Vous devrez ensuite choisir entre attribuer vos jetons à la pêche, en les plaçant sur le pont des bateaux, soit vous les rejetterez à la mer. Ces re-jetons (des jetons rejetés, eh oui) vont ensuite se reproduire en se démultipliant dans votre sac. Ils assureront ainsi le stock exploitable pour les prochains tours de jeu. Il faut donc veiller à en laisser une bonne partie, sinon vous ne piocherez plus que de l’eau.

 

Ce qui est placé en haut est prélevé, ce qui est laisse en bas retourne à l’eau.

 

Ensuite, c’est la vente. La page du scénario vous offre des recettes de conserves sous forme de parcours. Les plus grosses combinaisons rapporteront le plus, mais nécessiteront d’équilibrer les stocks de chaque espèce. Si vos stocks se dérèglent, vous ne pourrez pas profiter de toutes les recettes, et devrez vous débarrassez du surplus autrement.

Justement, vos jetons pourront également être dépensés pour obtenir des améliorations à votre exploitation. Il en existe de toutes sortes : nouvel équipement, actions écologiques (programmes de réintroduction, régulations par les prédateurs…), effets météorologiques, etc.

 

 

Au passage, les illustrations, et même toute la direction artistique forment un petit chef d’œuvre de couleurs, dans un style vintage. Ça sent le gasoil des petits bateaux de pêche, et les cabanes en bois avec leurs étalages de sardines fumées. Un véritable travail immersif réussi.

Vous disposerez d’un budget de jetons « Euros » qui servira à l’entretien obligatoire de vos bateaux, où à en acheter de nouveaux. Plus vous posséderez de bateaux, plus vous pourrez pêcher de jetons, mais plus vous pourrez aussi rejeter des jetons à la mer pour la reproduction.

 

Au lieu de vendre, on peut échanger des ressources pêchées contre des améliorations

 

On conserve ou bien on met en conserve ?

Nous l’avons vu plus haut, le jeu sensibilise sur l’équilibre entre prélèvement pour le commerce et conservation des espèces. Donc la question centrale sera toujours de savoir doser le subtil équilibre pour ne pas sombrer soit dans une disparition de la ressource (faillite, fin de l’histoire), soit au contraire dans une prolifération hors de contrôle d’une espèce au détriment des autres (à force d’insister sur les unes et pas sur les autres).

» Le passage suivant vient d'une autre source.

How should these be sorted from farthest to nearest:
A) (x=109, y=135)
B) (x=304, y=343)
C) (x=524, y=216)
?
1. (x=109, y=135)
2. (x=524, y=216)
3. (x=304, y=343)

La mécanique du bag building est bien choisie et colle parfaitement au thème. On va pêcher avec une vague idée de ce qu’il y a, sans garantie. La manipulation de ces petits jetons par dizaines est agréable, et on se fait plaisir à les égrainer ici et là sur les bateaux puis sur le marché.

 

C’est ce que j’appelle une orgie !

 

On comprend vite le principe. D’ailleurs, on va avoir tendance à chercher à casser le jeu, à juste titre. J’ai un moment cru que je l’avais fait. Il suffit d’acheter un maximum de bateaux. Eh oui, plus on a de bateaux, plus on pourra rejeter de poissons à la mer pour qu’ils se reproduisent en début de partie. Mais attendez, c’est un peu illogique non ? Il suffirait simplement de ne pas les pêcher, quel rapport avec avoir plus de bateaux ? OK, on passera peut-être sur cette petite incohérence thématique, car on comprend bien le message. L’essentiel du concept est bien représenté.

 

Une eau bien poissonneuse.

 

Donc je poursuis tout fier d’avoir trouvé mon astuce, mais je me rends compte que vers le cinquième ou sixième mois… il n’est plus question seulement d’avoir beaucoup de poissons, mais de trouver un juste équilibre, ni trop ni trop peu. Ouch ! Mon ego en prend un coup. Je suis tout de même soulagé de voir qu’il n’y a pas de méthode universelle pour gagner et qu’en définitive, même si avoir de nombreux bateaux est d’une aide précieuse au départ, il faudra adapter son jeu et sa stratégie de conservation à chaque scénario, ce qui est un bon point !

 

Août, par temps orageux : il faudra laisser reproduire ni trop, ni trop peu.

 

Alors, poisson d’avril ou perle rare ?

Faut-il en écrire des tonnes, en parler pendant des heures ? Je ne crois pas que cela soit nécessaire. Conservas est pour moi une réussite sur plusieurs plans. Il sensibilise sans faire la leçon ni prendre parti. Il offre un gameplay agréable et intéressant, de belles couleurs et un superbe graphisme dépaysant (illustré par Jorge Tabanera Redondo).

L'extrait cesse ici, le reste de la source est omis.